Task objective.
Write out the part of the word-length indexer patch that opens with the words containing "A modification to" and closes with "be updated.", keeping every character as it stands.

══ Reading passage ══

From 579b0f7e8d80287b11fd441dfa68d15e9d4bb74c Mon Sep 17 00:00:00 2001
From: TNHarris <telliamed@fastmail.us>
Date: Sun, 12 Nov 2006 20:49:00 +0100
Subject: [PATCH] Word-Length Indexer

A modification to the indexer that sorts words based on length. This should make
searching a little bit more efficient. After the patch is applied, your old index
will be automatically converted to the new format (when you visit a page). The
new index format is:

1. Index files are stored in savedir/index
2. Word lists are stored as wlen.idx. This used to be word.idx.
3. Word indexes are stored as ilen.idx. This used to be index.idx.
4. The page list, page.idx, is simply copied to the new location.

Any plugins you have, such as the blog plugin, that read the index files need to
be updated.

darcs-hash:20061112194900-2b9f0-a975498ccf0a1d39c6df73b79bcd028d5e81c389.gz
---
 data/index/_dummy                     |   0
 inc/fulltext.php                      |   2 +-
 inc/indexer.php                       | 319 ++++++++++++++++----------
 inc/init.php                          |   5 +-
 lib/exe/indexer.php                   |  14 +-
 lib/plugins/importoldindex/action.php |  58 +++++
 6 files changed, 273 insertions(+), 125 deletions(-)
 create mode 100644 data/index/_dummy
 create mode 100644 lib/plugins/importoldindex/action.php

diff --git a/data/index/_dummy b/data/index/_dummy
new file mode 100644
index 000000000..e69de29bb
diff --git a/inc/fulltext.php b/inc/fulltext.php
index 448f72248..1534ec1a8 100644
--- a/inc/fulltext.php
+++ b/inc/fulltext.php
@@ -149,7 +149,7 @@ function ft_backlinks($id){
 function ft_pageLookup($id,$pageonly=true){
     global $conf;
     $id    = preg_quote($id,'/');
-    $pages = file($conf['cachedir'].'/page.idx');
+    $pages = file($conf['indexdir'].'/page.idx');
     $pages = array_values(preg_grep('/'.$id.'/',$pages));
 
     $cnt = count($pages);
diff --git a/inc/indexer.php b/inc/indexer.php
index e6550c2e4..c90f2b179 100644
--- a/inc/indexer.php
+++ b/inc/indexer.php
@@ -25,17 +25,60 @@ define('IDX_ASIAN','['.
                    ']');
 
 
+/**
+ * Write a list of strings to an index file.
+ *
+ * @author Tom N Harris <tnharris@whoopdedo.org>
+ */
+function idx_saveIndex($pre, $wlen, $idx){
+    global $conf;
+    $fn = $conf['indexdir'].'/'.$pre.$wlen;
+    $fh = @fopen($fn.'.tmp','w');
+    if(!$fh) return false;
+    fwrite($fh,join('',$idx));
+    fclose($fh);
+    if($conf['fperm']) chmod($fn.'.tmp', $conf['fperm']);
+    io_rename($fn.'.tmp', $fn.'.idx');
+    return true;
+}
+
+/**
+ * Read the list of words in an index (if it exists).

═══
══ Excerpted data ══

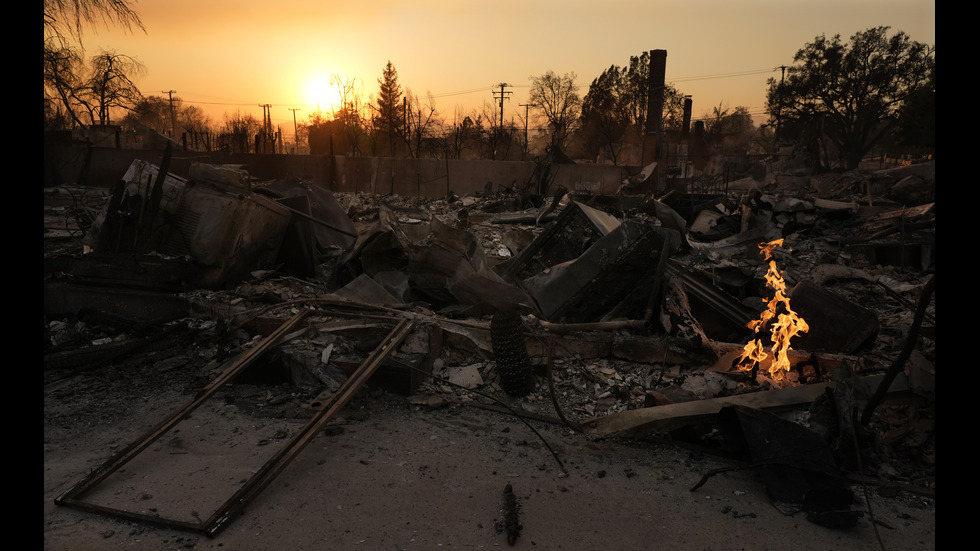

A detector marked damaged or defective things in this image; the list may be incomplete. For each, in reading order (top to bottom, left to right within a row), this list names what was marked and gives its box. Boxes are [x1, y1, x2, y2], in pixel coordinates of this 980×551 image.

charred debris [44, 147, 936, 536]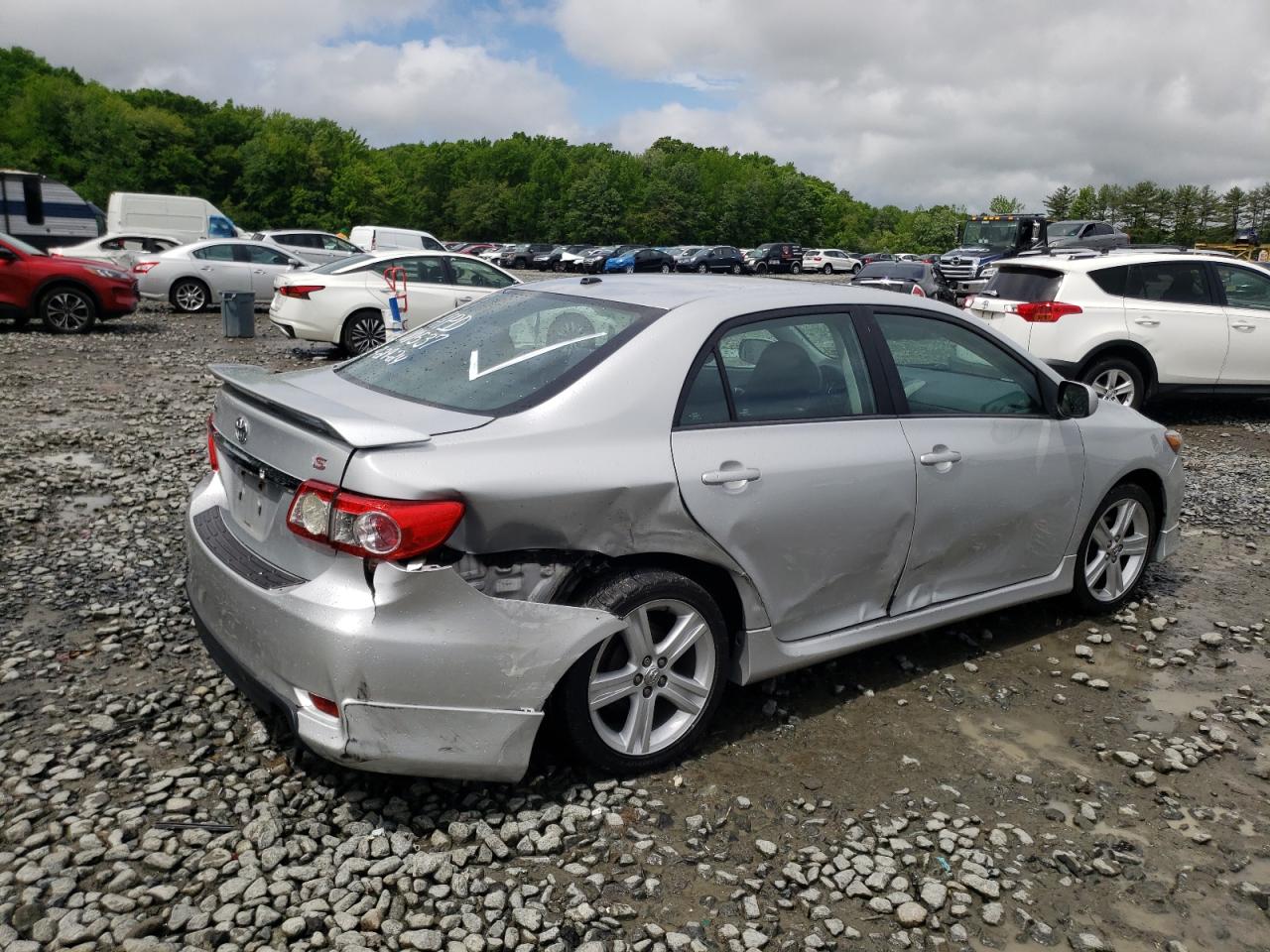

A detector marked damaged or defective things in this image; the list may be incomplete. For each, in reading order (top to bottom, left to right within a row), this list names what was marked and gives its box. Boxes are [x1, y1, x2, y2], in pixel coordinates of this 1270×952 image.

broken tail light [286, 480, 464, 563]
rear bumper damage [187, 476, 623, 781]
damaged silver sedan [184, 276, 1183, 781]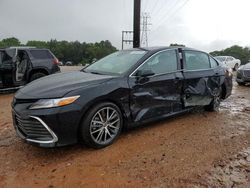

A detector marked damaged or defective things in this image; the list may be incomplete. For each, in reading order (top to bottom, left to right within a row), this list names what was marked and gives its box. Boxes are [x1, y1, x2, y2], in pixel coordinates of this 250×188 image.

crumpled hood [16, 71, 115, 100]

═══
══ Excerpted data ══

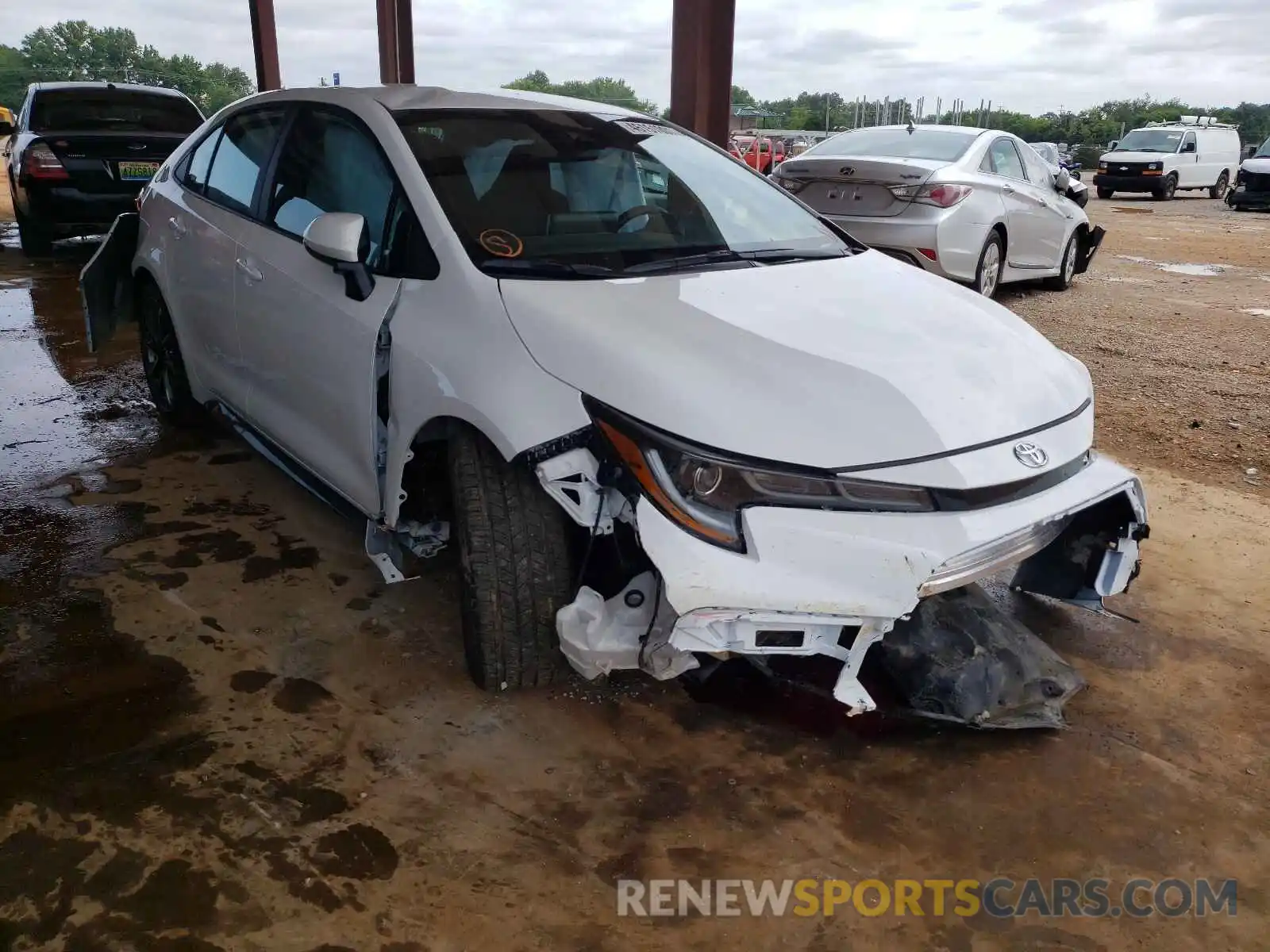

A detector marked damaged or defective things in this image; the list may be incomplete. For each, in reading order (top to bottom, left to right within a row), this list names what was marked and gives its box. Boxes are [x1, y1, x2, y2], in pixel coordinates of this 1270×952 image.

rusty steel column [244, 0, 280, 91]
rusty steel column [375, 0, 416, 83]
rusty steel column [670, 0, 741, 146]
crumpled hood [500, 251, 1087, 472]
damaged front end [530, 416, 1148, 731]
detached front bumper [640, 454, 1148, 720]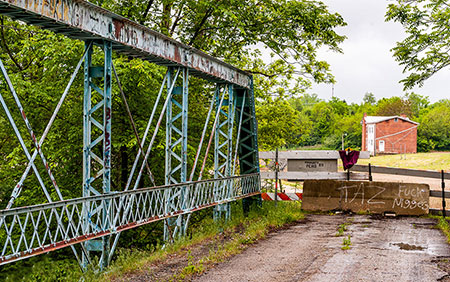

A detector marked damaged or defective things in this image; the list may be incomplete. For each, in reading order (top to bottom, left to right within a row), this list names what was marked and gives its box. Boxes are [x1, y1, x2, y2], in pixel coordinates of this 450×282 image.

═══
══ Excerpted data ══

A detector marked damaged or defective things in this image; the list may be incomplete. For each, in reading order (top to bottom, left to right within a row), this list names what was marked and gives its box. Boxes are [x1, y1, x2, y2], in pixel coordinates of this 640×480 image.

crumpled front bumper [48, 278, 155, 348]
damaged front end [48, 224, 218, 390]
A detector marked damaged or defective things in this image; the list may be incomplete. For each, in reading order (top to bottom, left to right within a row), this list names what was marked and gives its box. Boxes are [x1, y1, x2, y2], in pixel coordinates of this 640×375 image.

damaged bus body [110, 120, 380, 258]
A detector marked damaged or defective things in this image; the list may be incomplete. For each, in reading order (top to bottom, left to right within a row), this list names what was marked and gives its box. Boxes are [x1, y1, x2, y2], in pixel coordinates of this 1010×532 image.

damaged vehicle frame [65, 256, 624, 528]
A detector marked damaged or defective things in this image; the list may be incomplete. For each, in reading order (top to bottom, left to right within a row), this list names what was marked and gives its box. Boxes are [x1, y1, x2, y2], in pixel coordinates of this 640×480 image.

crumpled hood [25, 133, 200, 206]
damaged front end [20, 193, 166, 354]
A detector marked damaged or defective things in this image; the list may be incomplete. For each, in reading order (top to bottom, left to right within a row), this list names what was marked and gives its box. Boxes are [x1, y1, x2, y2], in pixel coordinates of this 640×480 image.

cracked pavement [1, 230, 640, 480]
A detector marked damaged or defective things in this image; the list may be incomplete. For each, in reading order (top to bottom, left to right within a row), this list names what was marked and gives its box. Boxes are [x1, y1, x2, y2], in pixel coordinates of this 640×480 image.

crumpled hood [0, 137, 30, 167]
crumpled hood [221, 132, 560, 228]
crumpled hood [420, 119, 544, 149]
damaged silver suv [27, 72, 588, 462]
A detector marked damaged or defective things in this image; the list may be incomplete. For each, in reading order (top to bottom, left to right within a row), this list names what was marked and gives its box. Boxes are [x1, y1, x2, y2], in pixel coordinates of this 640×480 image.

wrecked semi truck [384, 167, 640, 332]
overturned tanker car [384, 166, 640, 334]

═══

Result for this exercise.
A modification to the indexer that sorts words based on length. This should make
searching a little bit more efficient. After the patch is applied, your old index
will be automatically converted to the new format (when you visit a page). The
new index format is:

1. Index files are stored in savedir/index
2. Word lists are stored as wlen.idx. This used to be word.idx.
3. Word indexes are stored as ilen.idx. This used to be index.idx.
4. The page list, page.idx, is simply copied to the new location.

Any plugins you have, such as the blog plugin, that read the index files need to
be updated.